● **PROBLEM DESCRIPTION**: Reproduce each record exactly.
=== MATERIAL FOR THE TASK ===
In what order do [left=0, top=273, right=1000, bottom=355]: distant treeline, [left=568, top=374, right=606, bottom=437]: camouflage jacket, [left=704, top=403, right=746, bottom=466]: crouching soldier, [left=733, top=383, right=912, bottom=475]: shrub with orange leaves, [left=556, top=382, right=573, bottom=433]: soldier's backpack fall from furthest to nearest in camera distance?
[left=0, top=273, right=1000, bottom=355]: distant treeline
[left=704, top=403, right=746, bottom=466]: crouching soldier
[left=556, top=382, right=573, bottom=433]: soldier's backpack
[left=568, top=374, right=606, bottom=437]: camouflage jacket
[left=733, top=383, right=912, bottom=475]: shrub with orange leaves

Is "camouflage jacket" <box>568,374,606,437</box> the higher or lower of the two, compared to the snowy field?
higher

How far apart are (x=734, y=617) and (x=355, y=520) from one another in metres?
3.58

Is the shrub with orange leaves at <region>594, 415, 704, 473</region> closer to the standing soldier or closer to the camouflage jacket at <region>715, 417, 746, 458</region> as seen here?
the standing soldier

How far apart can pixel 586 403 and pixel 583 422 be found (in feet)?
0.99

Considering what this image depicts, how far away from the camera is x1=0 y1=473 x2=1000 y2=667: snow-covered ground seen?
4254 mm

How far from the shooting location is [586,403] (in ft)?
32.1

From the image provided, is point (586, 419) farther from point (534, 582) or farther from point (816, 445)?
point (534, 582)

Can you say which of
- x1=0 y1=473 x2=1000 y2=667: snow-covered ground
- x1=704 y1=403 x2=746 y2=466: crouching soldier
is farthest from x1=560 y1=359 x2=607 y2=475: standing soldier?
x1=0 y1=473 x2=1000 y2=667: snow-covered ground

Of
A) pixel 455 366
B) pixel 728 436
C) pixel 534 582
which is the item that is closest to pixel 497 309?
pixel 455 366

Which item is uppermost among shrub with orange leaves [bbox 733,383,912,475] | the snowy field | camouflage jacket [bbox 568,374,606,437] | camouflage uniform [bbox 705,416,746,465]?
===
● **SOLUTION FOR THIS EXERCISE**:
In what order do [left=0, top=273, right=1000, bottom=355]: distant treeline, [left=568, top=374, right=606, bottom=437]: camouflage jacket, [left=704, top=403, right=746, bottom=466]: crouching soldier, [left=733, top=383, right=912, bottom=475]: shrub with orange leaves, [left=556, top=382, right=573, bottom=433]: soldier's backpack fall from furthest to nearest in camera distance?
[left=0, top=273, right=1000, bottom=355]: distant treeline
[left=704, top=403, right=746, bottom=466]: crouching soldier
[left=556, top=382, right=573, bottom=433]: soldier's backpack
[left=568, top=374, right=606, bottom=437]: camouflage jacket
[left=733, top=383, right=912, bottom=475]: shrub with orange leaves

Is "camouflage jacket" <box>568,374,606,437</box> the higher or lower of the two, compared to the snowy field?
higher

How far apart are (x=734, y=617) and (x=355, y=520) from one another in metres?
3.58

Is the shrub with orange leaves at <region>594, 415, 704, 473</region> closer to the standing soldier or closer to the camouflage jacket at <region>715, 417, 746, 458</region> as seen here?
the standing soldier

How far apart can pixel 586 403 and pixel 583 422 be found (in feet)?
0.99

Considering what this image depicts, how far away from the camera is x1=0 y1=473 x2=1000 y2=667: snow-covered ground seen?
4254 mm

How far from the shooting location is [586,403] (in ft)?
32.1

From the image provided, is point (586, 419) farther from point (534, 582) or farther from point (816, 445)?
point (534, 582)

Can you say which of
- x1=0 y1=473 x2=1000 y2=667: snow-covered ground
- x1=704 y1=403 x2=746 y2=466: crouching soldier
is farthest from x1=560 y1=359 x2=607 y2=475: standing soldier?
x1=0 y1=473 x2=1000 y2=667: snow-covered ground

Of
A) pixel 455 366
B) pixel 728 436
C) pixel 534 582
which is the item that is closest to pixel 497 309?
pixel 455 366

Which item is uppermost among shrub with orange leaves [bbox 733,383,912,475] | the snowy field | camouflage jacket [bbox 568,374,606,437] | camouflage uniform [bbox 705,416,746,465]?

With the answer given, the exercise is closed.